Source DB:  PubMed          Journal:  Nat Med        ISSN: 1078-8956            Impact factor:   53.440


Recurrent gene fusions and translocations have long been associated with hematologic malignancies and rare soft tissue tumors as driving genetic lesions [1-3]. Over the last few years, it is becoming apparent that these genetic rearrangements are also found in common solid tumors including a large subset of prostate cancers [4,5] and smaller subsets of lung cancer, among others [6]. Secretory breast cancer, a rare subtype of breast cancer, is characterized by recurrent gene fusions of ETV6-NTRK3 [7]. While a number of breast cancer genomes have been sequenced [8,9], and complex somatic rearrangements observed [10], “driving” recurrent gene fusions have thus far not been identified. We employed paired-end transcriptome sequencing on a panel of 89 breast cancer cell lines and tumors (Fig. S1), and applied our previously developed chimera discovery pipeline [11,12]. This represented a spectrum of breast carcinoma, including 42 estrogen receptor (ER) positive, 21 ERBB2 positive, and 27 triple negative (ER−/PR−/ERBB2−) samples (Table S1). Fusion transcript discovery led to the identification of 384 expressed gene fusions, an average of nearly five per breast cancer sample, with a slightly higher number of gene fusions in the cell lines compared to primary tumors (Fig. S1b and Table S2). Remarkably, only SEC16A-NOTCH1 was found to be recurrent in our compendium, even as several fusion genes did appear in combination with different fusion partners. Overall, 24 genes were found to be recurrent fusion partners, highlighted in Table S2. In order to focus on potentially tumorigenic ‘driver’ fusions, we prioritized the gene fusions based on the known cancer-associated functions of component genes. While there were many singleton fusions in our compendium that met these criteria, we identified 5 cases of fusions of MAST family kinases and 8 cases of fusions of Notch family genes (Fig. 1 and Fig. S2).
Figure 1

Discovery of the MAST kinase and Notch gene fusions in breast cancer identified by paired-end transcriptome sequencing

(a) MAST family gene fusions. (b) Notch family gene fusions. Fusion junctions with respective exon numbers (and nucleotide positions) comprising the chimeric transcripts are presented. Bar plots of top ranked gene fusions by number of paired-end reads supporting each nominated fusion in the index samples are shown on the right, with MAST or Notch fusion genes in red.

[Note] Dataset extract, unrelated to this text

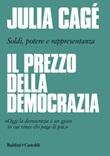 Il prezzo della democrazia. Soldi, potere e rappresentanza Libro di  Julia Cagé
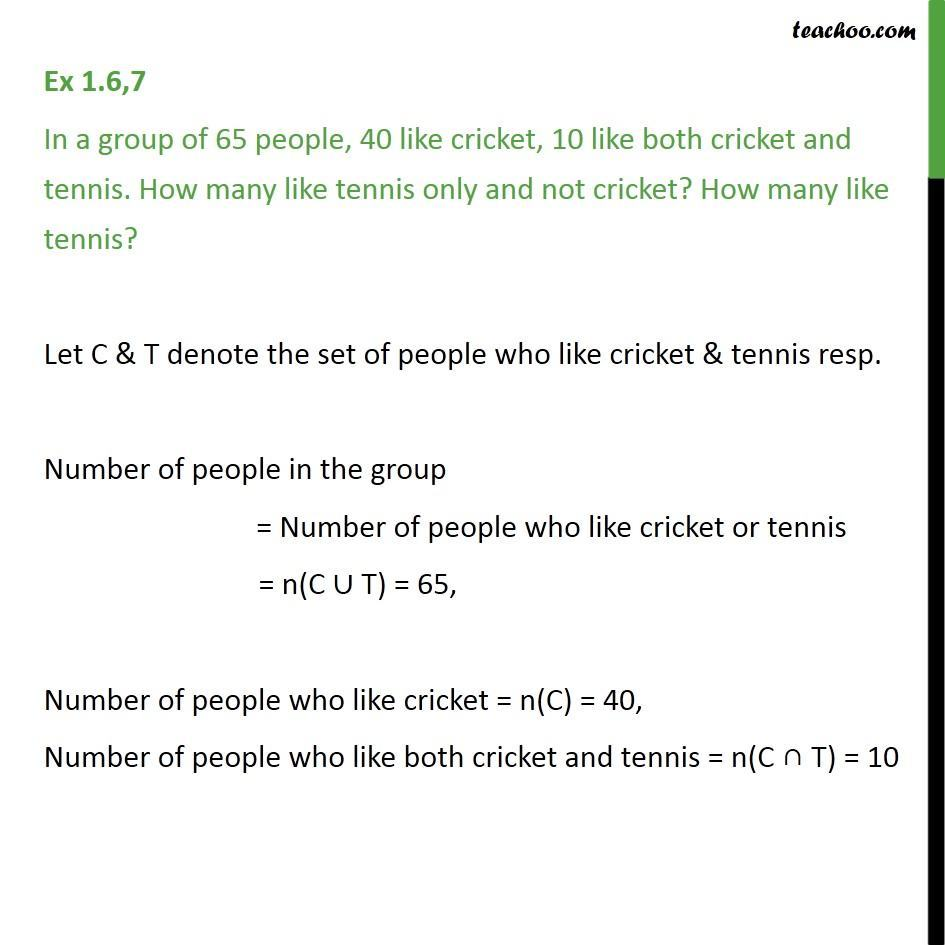 Ex 1.6, 7 - In a group of 65 people, 40 like cricket, 10 both - Number of elements in set  - 2 sets - (Using properties)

MAST kinase family genes are characterized by the presence of a serine/threonine kinase domain, a 3’ MAST domain with some similarity to kinase domains, and a PDZ domain [13]. Little is known about the biological role of MAST kinases and somatic alterations have not been described in cancer. Initially, three independent cases of MAST gene fusions were identified by transcriptome analyses-ARID1A-MAST2, ZNF700-MAST1, and NFIX-MAST1 (Fig. 1a). We devised a targeted sequencing approach to screen additional samples for MAST gene fusions. A transcriptome library of 74 pooled breast carcinoma RNAs was generated and captured with baits encompassing MAST1 and MAST2. After sequencing, two new MAST gene fusions were discovered, TADA2A-MAST1 and GPBP1L1-MAST2 (Fig. 1a). The samples harboring MAST gene fusions are distinct from those with Notch family gene fusions (Fig. 1b), discussed later. The fusions were confirmed by fusion-specific PCR (Fig. 2a). All five MAST fusions encoded contiguous open reading frames, some retaining the canonical serine/threonine kinase domain and all retaining the PDZ domain and the 3’ kinase-like domain (Fig. 2b). Thus overall, we have discovered five novel gene fusions encoding MAST1 and MAST2 in a cohort of a little over 100 breast cancer samples and more than 40 cell lines, suggesting that the novel serine/threonine kinase family gene fusions represent a subset of 3–5% of breast cancers.
Figure 2

Characterization of MAST fusion genes

(a) Expression of ZNF700-MAST1 gene fusion in breast cancer tissue BrCa00001, NFIX-MAST1 in BrCa10017, TADA2AMAST1 fusion in BrCa10038, and ARID1A-MAST2 fusion in MDA-MB-468 was validated by real-time RT-PCR. (b) Schematic representation of functional domains retained in the putative chimeric proteins involving MAST1 and MAST2. (c) Stable expression of MAST fusion proteins in TERT-HME1 cells. The expression of the chimeric proteins was detected by anti-FLAG antibody. (d) MAST2 knockdown reduces proliferation of MDA-MB-468 cells (left) but not fusion-negative TERT-HME1 and BT-483 cells (right). (e) Overexpression of MAST chimera induces cell proliferation in TERT-HME1 cells. (f) Colony formation assay with MDA-MB-468 cells treated with MAST2-specific shRNA or control scrambled-shRNA. The inset shows crystal violet staining of cells treated with either scrambled or MAST2 shRNA. (g) Reduced tumor growth by MAST2 knockdown in a mouse xenograft model.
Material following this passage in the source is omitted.